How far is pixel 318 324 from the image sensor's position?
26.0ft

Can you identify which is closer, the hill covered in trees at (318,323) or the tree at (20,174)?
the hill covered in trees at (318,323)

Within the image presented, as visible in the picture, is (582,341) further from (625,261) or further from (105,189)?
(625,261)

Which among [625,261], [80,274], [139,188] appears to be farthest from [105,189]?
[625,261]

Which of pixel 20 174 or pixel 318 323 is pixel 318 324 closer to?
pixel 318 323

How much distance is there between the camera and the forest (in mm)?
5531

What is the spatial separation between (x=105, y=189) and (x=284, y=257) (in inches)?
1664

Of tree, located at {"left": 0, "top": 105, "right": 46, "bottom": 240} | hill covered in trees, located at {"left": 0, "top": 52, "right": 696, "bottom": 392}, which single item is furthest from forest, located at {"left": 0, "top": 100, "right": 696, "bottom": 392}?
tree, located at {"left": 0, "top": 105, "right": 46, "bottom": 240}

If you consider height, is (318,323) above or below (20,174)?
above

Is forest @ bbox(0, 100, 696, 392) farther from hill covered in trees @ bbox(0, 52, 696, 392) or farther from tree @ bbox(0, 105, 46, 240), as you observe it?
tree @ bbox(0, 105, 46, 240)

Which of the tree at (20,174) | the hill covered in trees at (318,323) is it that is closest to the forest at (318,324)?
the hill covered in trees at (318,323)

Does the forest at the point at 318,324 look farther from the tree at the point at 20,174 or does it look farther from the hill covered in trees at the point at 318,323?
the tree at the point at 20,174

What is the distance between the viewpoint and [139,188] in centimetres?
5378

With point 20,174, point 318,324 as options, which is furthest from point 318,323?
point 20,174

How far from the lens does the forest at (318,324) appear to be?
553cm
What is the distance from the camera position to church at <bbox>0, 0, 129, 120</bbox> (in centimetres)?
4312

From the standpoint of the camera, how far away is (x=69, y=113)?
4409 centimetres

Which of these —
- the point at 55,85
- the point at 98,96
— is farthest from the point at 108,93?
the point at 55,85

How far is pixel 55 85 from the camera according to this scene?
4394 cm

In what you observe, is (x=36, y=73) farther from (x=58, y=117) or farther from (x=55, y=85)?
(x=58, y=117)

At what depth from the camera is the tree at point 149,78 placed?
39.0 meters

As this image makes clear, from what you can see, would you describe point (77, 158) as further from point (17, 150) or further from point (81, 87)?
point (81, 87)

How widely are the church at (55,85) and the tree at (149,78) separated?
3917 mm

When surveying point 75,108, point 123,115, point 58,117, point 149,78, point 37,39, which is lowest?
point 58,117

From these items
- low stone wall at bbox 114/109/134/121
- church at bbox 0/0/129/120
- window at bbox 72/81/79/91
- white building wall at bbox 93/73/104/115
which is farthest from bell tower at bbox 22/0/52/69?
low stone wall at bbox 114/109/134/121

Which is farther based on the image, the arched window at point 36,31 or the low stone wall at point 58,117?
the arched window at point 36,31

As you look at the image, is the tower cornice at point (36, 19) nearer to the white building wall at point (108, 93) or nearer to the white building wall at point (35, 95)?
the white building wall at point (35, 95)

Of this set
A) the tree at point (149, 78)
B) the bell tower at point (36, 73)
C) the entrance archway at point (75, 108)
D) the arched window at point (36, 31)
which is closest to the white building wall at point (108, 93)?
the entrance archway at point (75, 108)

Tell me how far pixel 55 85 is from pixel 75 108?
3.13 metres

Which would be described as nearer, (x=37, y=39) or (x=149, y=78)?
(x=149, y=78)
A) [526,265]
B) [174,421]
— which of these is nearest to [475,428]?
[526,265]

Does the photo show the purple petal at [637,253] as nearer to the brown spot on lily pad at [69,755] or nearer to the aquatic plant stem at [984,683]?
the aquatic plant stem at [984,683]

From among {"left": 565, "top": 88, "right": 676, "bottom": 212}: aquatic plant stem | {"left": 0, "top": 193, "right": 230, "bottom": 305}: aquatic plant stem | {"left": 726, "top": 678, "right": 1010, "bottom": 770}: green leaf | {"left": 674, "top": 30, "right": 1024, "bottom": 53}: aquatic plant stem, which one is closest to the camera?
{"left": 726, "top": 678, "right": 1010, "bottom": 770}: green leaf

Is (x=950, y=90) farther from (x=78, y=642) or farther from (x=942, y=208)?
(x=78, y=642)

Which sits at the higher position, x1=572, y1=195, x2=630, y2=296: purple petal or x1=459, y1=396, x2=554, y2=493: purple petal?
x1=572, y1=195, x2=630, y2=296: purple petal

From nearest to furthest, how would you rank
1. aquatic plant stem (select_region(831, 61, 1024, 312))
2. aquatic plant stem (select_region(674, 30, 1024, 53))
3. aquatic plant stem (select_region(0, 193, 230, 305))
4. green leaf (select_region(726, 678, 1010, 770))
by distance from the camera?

▶ **Set problem**: Repeat the entries shown above, every one, word for word.

▶ **The output**:
How far is pixel 318 324 from the image sensor's position?
26.0ft

Can you identify which is closer, the hill covered in trees at (318,323) or the tree at (20,174)?
the hill covered in trees at (318,323)

Within the image presented, as visible in the picture, is (582,341) further from (625,261) or further from (105,189)?
(625,261)

Which among [625,261], [80,274], [139,188] appears to be farthest from [105,189]?
[625,261]

Which of pixel 20 174 or pixel 318 323 is pixel 318 324 closer to?
pixel 318 323

How much distance is there between the camera and the forest (in mm)?
5531

What is the spatial separation between (x=105, y=189) and (x=284, y=257) (in inches)?
1664

Of tree, located at {"left": 0, "top": 105, "right": 46, "bottom": 240} | hill covered in trees, located at {"left": 0, "top": 52, "right": 696, "bottom": 392}, which single item is furthest from forest, located at {"left": 0, "top": 100, "right": 696, "bottom": 392}?
tree, located at {"left": 0, "top": 105, "right": 46, "bottom": 240}

If you consider height, is (318,323) above or below (20,174)?
above

Is forest @ bbox(0, 100, 696, 392) farther from hill covered in trees @ bbox(0, 52, 696, 392) or farther from tree @ bbox(0, 105, 46, 240), as you observe it?
tree @ bbox(0, 105, 46, 240)

Which of the tree at (20,174) | the hill covered in trees at (318,323) is it that is closest to the forest at (318,324)?
the hill covered in trees at (318,323)

Does the forest at the point at 318,324 look farther from the tree at the point at 20,174 or does it look farther from the hill covered in trees at the point at 318,323?
the tree at the point at 20,174

What is the distance between the viewpoint and [139,188] in centimetres?
5378

With point 20,174, point 318,324 as options, which is furthest from point 318,323?
point 20,174

How far from the lens does the forest at (318,324) appear to be?
553cm
What is the distance from the camera position to church at <bbox>0, 0, 129, 120</bbox> (in centimetres)?
4312

From the standpoint of the camera, how far away is (x=69, y=113)?
4409 centimetres

Which of these —
- the point at 55,85
- the point at 98,96
— is farthest from the point at 108,93?
the point at 55,85

How far is pixel 55 85 from the camera according to this scene?
4394 cm

In what you observe, is (x=36, y=73) farther from (x=58, y=117) or farther from (x=55, y=85)?
(x=58, y=117)

At what depth from the camera is the tree at point 149,78 placed?
39.0 meters

As this image makes clear, from what you can see, would you describe point (77, 158) as further from point (17, 150) or further from point (81, 87)?
point (81, 87)

How widely are the church at (55,85) and the tree at (149,78) separated?
3917 mm

When surveying point 75,108, point 123,115, point 58,117, point 149,78, point 37,39, which is lowest?
point 58,117

From these items
- low stone wall at bbox 114/109/134/121
- church at bbox 0/0/129/120
- window at bbox 72/81/79/91
- white building wall at bbox 93/73/104/115
which is farthest from bell tower at bbox 22/0/52/69?
low stone wall at bbox 114/109/134/121

Which is farther based on the image, the arched window at point 36,31 or the low stone wall at point 58,117?
the arched window at point 36,31

As you look at the image, is the tower cornice at point (36, 19) nearer to the white building wall at point (108, 93) or nearer to the white building wall at point (35, 95)?
the white building wall at point (35, 95)

Of this set
A) the tree at point (149, 78)
B) the bell tower at point (36, 73)
C) the entrance archway at point (75, 108)
D) the arched window at point (36, 31)
which is closest to the white building wall at point (108, 93)?
the entrance archway at point (75, 108)

Tell me how far pixel 55 85 is from pixel 75 108?
3.13 metres

Which would be described as nearer, (x=37, y=39) or (x=149, y=78)?
(x=149, y=78)
A) [526,265]
B) [174,421]
— which of these is nearest to [475,428]?
[526,265]

Does the photo show the purple petal at [637,253] as nearer to the brown spot on lily pad at [69,755] or nearer to the aquatic plant stem at [984,683]?
the aquatic plant stem at [984,683]

From among {"left": 565, "top": 88, "right": 676, "bottom": 212}: aquatic plant stem | {"left": 0, "top": 193, "right": 230, "bottom": 305}: aquatic plant stem | {"left": 726, "top": 678, "right": 1010, "bottom": 770}: green leaf | {"left": 674, "top": 30, "right": 1024, "bottom": 53}: aquatic plant stem, which one is closest to the camera?
{"left": 726, "top": 678, "right": 1010, "bottom": 770}: green leaf

Is (x=950, y=90) farther from (x=78, y=642) or farther from (x=942, y=208)?
(x=78, y=642)

Which sits at the higher position, x1=572, y1=195, x2=630, y2=296: purple petal or x1=459, y1=396, x2=554, y2=493: purple petal?
x1=572, y1=195, x2=630, y2=296: purple petal

From nearest to furthest, how would you rank
1. aquatic plant stem (select_region(831, 61, 1024, 312))
2. aquatic plant stem (select_region(674, 30, 1024, 53))
3. aquatic plant stem (select_region(0, 193, 230, 305))
4. green leaf (select_region(726, 678, 1010, 770))
by distance from the camera?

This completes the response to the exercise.